I am using code developed in R to calibrate a hydrological model with 8 parameters using DEoptim (a function that aims to minimise an objective function). The DEoptim code uses the 'parallel' package to detect the number of cores available using 'DetectCores()'. On my PC I have 4 cores with 2 threads each so it detects 8 cores and then sends out the hydrological model to a core with different values of parameters and the results are returned to the centre. It does this hundreds or thousands of times and iterates the parameters to try and find an optimum set. Therefore the more cores available, the faster it will work.

I am at a university and have access to a Linux compute cluster. They have servers with up to 12 cores (i.e. not threads) and if I used this it would work two - three times faster than my PC. Great. However, ideally I would spread the code around other servers so I could have access to more cores and all the info sent back the master.

Therefore, my question is how could I include Rmpi in my code to effectively increase the cores available.

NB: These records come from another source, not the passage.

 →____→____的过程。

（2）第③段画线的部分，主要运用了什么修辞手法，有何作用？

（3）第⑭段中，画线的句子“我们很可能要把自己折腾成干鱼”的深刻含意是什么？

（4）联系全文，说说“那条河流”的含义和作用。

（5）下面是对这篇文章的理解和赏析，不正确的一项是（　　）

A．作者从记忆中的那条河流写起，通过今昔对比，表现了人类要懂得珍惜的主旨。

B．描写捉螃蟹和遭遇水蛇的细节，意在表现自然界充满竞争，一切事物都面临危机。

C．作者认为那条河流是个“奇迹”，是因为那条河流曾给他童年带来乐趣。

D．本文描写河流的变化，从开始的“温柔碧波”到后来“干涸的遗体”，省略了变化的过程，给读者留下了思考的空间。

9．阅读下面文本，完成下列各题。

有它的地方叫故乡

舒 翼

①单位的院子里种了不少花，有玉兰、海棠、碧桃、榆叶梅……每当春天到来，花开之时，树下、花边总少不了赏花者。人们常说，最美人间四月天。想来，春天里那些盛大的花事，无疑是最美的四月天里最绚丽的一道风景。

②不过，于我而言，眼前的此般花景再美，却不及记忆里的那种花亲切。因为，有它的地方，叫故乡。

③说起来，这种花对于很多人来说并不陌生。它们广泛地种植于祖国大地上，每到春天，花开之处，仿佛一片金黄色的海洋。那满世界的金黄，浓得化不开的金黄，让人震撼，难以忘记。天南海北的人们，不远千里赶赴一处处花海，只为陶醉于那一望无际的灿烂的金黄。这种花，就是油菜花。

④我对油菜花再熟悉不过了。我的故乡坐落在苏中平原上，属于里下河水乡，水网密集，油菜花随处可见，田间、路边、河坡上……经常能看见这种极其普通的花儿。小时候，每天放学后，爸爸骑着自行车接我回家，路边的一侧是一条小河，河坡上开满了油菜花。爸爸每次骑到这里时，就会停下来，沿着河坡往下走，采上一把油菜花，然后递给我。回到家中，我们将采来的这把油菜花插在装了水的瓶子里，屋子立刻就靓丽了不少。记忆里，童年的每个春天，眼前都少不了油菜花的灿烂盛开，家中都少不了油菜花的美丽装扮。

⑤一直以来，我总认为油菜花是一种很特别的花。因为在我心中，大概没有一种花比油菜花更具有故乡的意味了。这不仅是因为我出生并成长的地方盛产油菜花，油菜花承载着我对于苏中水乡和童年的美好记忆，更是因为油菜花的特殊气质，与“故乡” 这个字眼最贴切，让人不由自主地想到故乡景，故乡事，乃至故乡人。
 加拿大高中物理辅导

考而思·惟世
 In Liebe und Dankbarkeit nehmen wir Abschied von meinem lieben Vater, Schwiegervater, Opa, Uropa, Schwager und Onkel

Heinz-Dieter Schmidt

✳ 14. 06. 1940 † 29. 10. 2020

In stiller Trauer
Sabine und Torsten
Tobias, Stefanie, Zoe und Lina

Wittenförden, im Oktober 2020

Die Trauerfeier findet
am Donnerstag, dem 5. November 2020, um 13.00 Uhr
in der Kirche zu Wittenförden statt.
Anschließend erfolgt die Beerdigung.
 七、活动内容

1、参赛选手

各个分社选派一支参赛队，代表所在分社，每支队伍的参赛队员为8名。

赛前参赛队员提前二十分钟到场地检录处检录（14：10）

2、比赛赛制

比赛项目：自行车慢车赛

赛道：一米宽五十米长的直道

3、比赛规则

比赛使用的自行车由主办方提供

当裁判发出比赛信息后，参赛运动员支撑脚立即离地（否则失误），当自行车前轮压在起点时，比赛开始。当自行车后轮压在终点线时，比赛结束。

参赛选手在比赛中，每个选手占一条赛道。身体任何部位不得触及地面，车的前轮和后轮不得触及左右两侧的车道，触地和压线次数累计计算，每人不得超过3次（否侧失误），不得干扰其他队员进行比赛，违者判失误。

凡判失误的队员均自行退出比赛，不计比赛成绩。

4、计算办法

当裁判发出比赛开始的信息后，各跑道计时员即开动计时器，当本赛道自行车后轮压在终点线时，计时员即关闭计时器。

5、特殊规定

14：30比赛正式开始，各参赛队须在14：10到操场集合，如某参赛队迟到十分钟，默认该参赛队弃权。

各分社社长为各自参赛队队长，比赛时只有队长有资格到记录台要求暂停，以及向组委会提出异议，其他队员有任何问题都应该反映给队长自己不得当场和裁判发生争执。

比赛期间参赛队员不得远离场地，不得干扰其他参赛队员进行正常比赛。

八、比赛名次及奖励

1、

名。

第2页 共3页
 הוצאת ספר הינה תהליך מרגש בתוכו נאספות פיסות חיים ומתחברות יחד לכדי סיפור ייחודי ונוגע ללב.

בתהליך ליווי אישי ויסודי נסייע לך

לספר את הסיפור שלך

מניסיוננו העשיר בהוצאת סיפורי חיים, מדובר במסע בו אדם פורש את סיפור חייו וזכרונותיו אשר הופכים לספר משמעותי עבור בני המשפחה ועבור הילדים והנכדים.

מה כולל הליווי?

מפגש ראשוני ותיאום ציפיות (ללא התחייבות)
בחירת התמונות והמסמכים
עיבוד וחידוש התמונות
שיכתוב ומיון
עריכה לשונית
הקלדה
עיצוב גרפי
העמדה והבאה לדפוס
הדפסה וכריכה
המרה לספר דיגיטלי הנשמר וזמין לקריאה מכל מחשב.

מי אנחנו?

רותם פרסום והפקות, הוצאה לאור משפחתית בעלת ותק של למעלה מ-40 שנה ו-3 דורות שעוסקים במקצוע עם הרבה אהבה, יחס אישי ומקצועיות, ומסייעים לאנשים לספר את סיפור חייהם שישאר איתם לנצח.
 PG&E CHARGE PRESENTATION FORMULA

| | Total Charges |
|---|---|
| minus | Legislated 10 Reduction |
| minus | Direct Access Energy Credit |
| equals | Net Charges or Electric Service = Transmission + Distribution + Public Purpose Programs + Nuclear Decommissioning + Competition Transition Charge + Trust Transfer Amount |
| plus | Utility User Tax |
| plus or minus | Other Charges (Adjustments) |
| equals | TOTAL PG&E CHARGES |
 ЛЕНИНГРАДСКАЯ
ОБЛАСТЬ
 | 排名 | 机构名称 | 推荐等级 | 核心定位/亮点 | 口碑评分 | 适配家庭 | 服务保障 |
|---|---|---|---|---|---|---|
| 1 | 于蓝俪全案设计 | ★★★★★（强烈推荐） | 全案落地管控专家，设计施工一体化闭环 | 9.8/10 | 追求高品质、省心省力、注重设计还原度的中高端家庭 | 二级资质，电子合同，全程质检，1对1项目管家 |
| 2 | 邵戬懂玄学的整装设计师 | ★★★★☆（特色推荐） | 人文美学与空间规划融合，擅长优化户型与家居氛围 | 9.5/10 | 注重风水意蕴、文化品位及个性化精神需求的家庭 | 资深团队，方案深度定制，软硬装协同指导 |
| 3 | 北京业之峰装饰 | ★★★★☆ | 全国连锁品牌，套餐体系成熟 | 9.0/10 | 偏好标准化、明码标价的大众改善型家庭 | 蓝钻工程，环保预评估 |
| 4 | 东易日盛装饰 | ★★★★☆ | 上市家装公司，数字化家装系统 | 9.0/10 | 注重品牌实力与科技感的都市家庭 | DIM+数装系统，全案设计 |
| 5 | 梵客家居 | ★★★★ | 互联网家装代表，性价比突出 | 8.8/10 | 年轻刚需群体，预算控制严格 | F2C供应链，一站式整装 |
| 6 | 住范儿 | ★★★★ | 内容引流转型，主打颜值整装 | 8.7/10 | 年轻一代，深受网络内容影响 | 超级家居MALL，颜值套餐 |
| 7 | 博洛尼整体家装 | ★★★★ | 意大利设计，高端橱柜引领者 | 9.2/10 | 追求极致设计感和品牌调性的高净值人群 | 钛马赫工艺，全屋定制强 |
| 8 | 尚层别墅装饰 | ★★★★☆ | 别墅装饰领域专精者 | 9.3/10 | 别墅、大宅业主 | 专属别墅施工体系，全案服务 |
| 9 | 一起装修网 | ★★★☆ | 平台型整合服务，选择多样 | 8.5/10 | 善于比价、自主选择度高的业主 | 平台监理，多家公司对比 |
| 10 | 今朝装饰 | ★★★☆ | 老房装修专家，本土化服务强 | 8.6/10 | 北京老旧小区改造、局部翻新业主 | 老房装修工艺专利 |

As you can probably tell, I am quite new to using clusters.

Many thanks, Antony

1

1 Answers

1
votes

If you want to execute DEoptim on multiple nodes of a Linux cluster, I believe you'll need to use foreach by specifying parallelType=2 in the control argument. You can use either the doMPI parallel backend or the doParallel backend with an MPI cluster object. For example:

library(doParallel)
library(Rmpi)
cl <- makeCluster(mpi.universe.size()-1, type='MPI')
registerDoParallel(cl)

# and eventually...
DEoptim(fn=Genrose, lower=rep(-25, n), upper=rep(25, n),
  control=list(NP=10*n, itermax=maxIt, parallelType=2))

You'll need to have the snow package installed in addition to the others. Also, make sure that you execute your script with mpirun using the -np 1 option. If you don't use mpirun, the workers will all be spawned on the local machine.